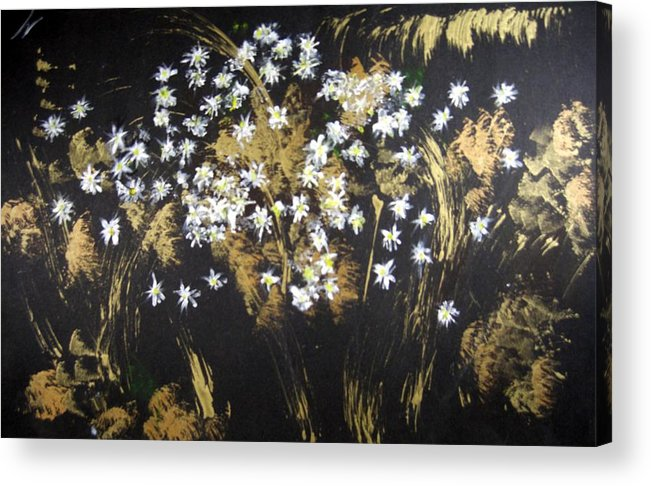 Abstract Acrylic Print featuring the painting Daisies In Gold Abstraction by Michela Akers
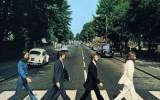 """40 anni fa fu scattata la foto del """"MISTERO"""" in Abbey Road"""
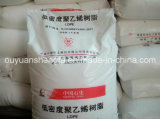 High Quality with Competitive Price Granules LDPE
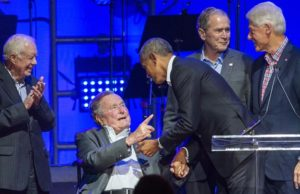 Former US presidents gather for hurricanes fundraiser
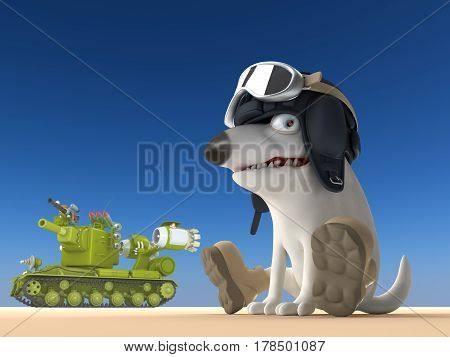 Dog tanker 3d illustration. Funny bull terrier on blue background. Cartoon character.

● ● ●

Work instruction
Reproduce the material in full, word for word, and omit the pictures.

Answer to this exercise
 Abstract Acrylic Print featuring the painting Daisies In Gold Abstraction by Michela Akers
 """40 anni fa fu scattata la foto del """"MISTERO"""" in Abbey Road"""
 High Quality with Competitive Price Granules LDPE
 Former US presidents gather for hurricanes fundraiser
 Dog tanker 3d illustration. Funny bull terrier on blue background. Cartoon character.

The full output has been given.